[Start of Attachment]

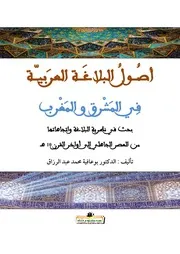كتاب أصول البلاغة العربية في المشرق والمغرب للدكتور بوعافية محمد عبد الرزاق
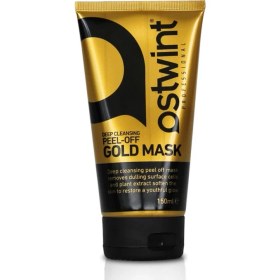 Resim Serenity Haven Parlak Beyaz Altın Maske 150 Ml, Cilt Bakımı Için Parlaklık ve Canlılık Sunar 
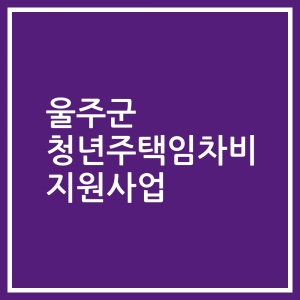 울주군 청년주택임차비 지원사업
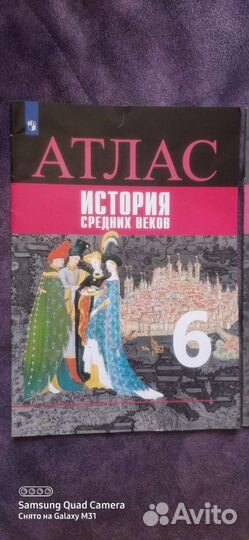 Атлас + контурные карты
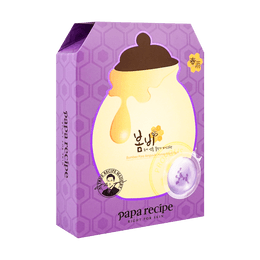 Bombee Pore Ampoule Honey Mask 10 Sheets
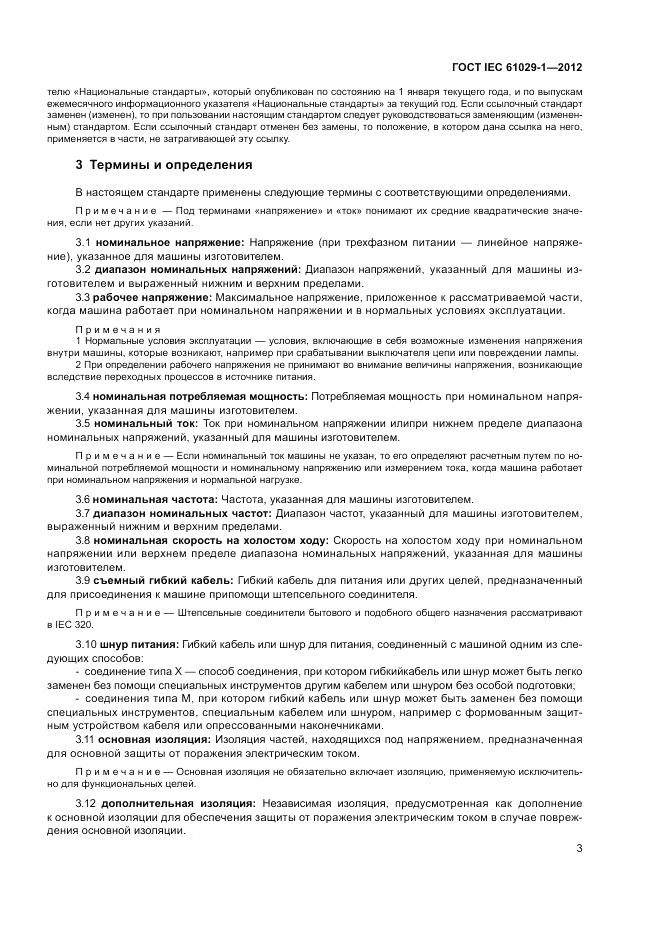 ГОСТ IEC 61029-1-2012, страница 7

[End of Attachment]

> _Task objective_: From the line with "울주군 청년주택임차비 지원사업" through the final line of the data above, copy everything exactly, both ends included, but not the pictures.

> _Answer for this exercise_:
 울주군 청년주택임차비 지원사업
 Атлас + контурные карты
 Bombee Pore Ampoule Honey Mask 10 Sheets
 ГОСТ IEC 61029-1-2012, страница 7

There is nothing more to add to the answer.